« Chacun s’attend à assister à la fin de quelque chose. Ce à quoi nul ne s’attend, c’est à assister à la fin de toute chose. » Dernière survivante d’une famille de colons décimée, Makepeace incarne les vestiges d’une utopie avortée. Une société survivaliste pensée comme une alternative au système capitaliste, mais que les dérives de ce dernier ont rattrapée. Revolver à la ceinture, Makepeace arpente à cheval les rues désertes d’une ville fantôme du Grand Nord, hantée par les souvenirs du pensée qu’elle peine à ravaler et dont les contours ont commencé à s’estomper. De cette terre de Sibérie, que la Russie a loué à des familles de pionniers pour la repeupler, il ne reste que des maisons délabrées et des carcasses d’animaux éventrés. Quelles est l’origine du cataclysme qui a tout dévasté ? Que sait-on de ce qu’il s’est passé ? Peu de choses. Hormis que des vagues de gens affamés sont venues s’échouer dans cette parcelle du bout du monde, fuyant désespérément la civilisation et la surpopulation. Les pénuries se sont succédées aiguisant la colère des pionniers et déclenchant des rixes avec les nouveaux arrivés, puis les épidémies ont parachevé l’œuvre d’autodestruction déjà entamée. Du monde d’avant, Makepeace conserve un pan de visage brulé et la volonté farouche de continuer à avancer. Coûte que coûte. D’autant que son quotidien monochrome est épisodiquement troublé par le passage au loin d’une colonne d’esclaves ou d’un avion, ultimes marqueurs d’une forme de civilisation.
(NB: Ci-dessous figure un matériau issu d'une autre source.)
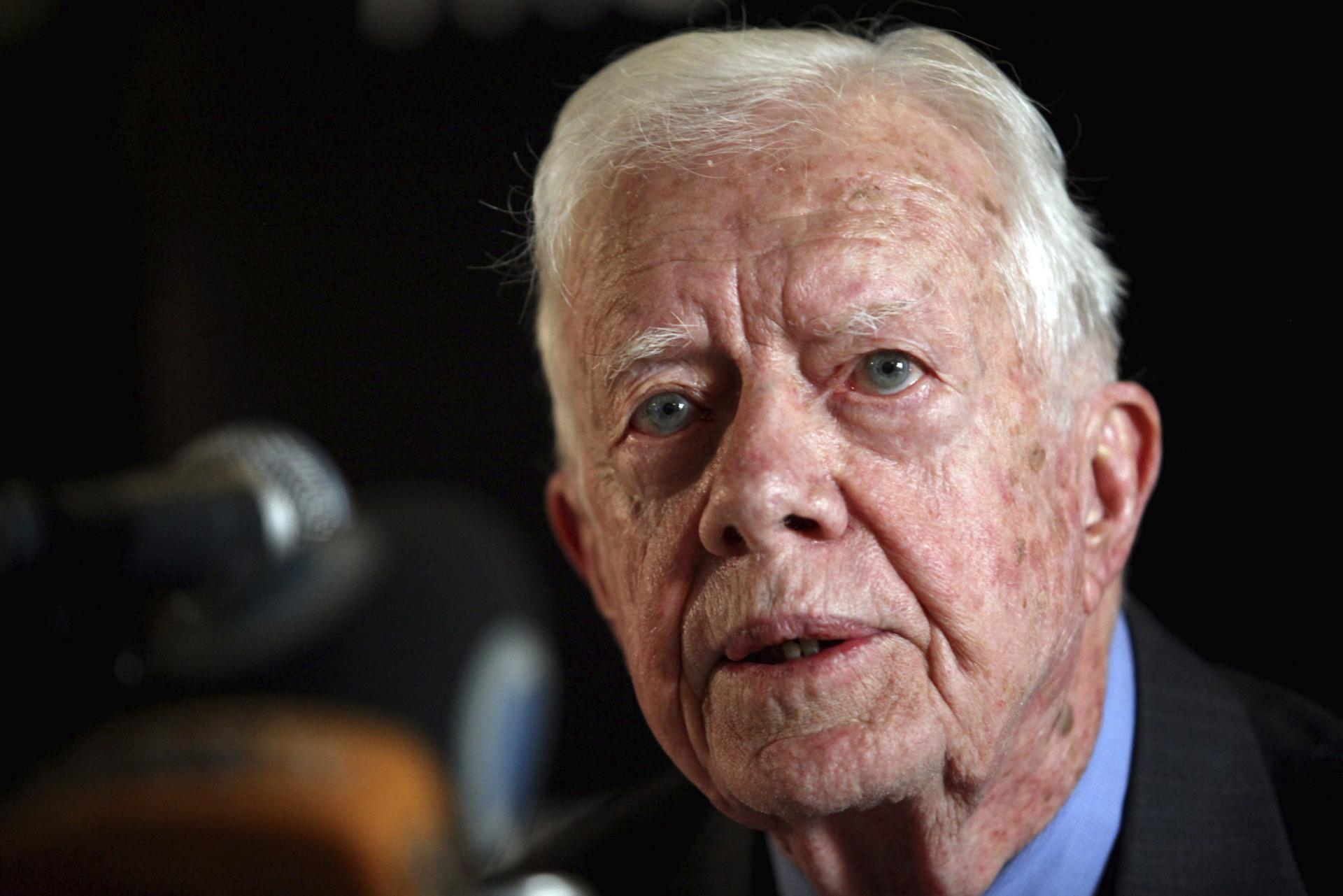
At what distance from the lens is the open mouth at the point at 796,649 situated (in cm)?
87

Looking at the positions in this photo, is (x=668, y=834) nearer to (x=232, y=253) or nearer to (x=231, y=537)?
(x=231, y=537)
Makepeace est une guerrière, incapable de poser les armes tant que l’espoir de rejoindre une communauté de survivants ne l’a pas quittée. Alors, le courage en bandoulière, travestie en garçon pour ne pas éveiller les soupçons, elle prend la route. À mille lieux du western traditionnel, Marcel Theroux signe une fable post-apocalyptique d’inspiration biblique dont le charme repose principalement sur la personnalité d’une héroïne féminine au caractère bien trempé. Cette dystopie, à mi-chemin entre La route de Cormac McCarthy et l’épisode du Déluge, relève davantage du roman d’atmosphère que d’aventure et résonne étrangement avec notre présent.
Mon évaluation : 3/5
Date de parution : 2010. Grand format (réédition) aux Éditions Zulma, traduit de l’anglais (Royaume-Uni) par Stéphane Roques, 400 pages.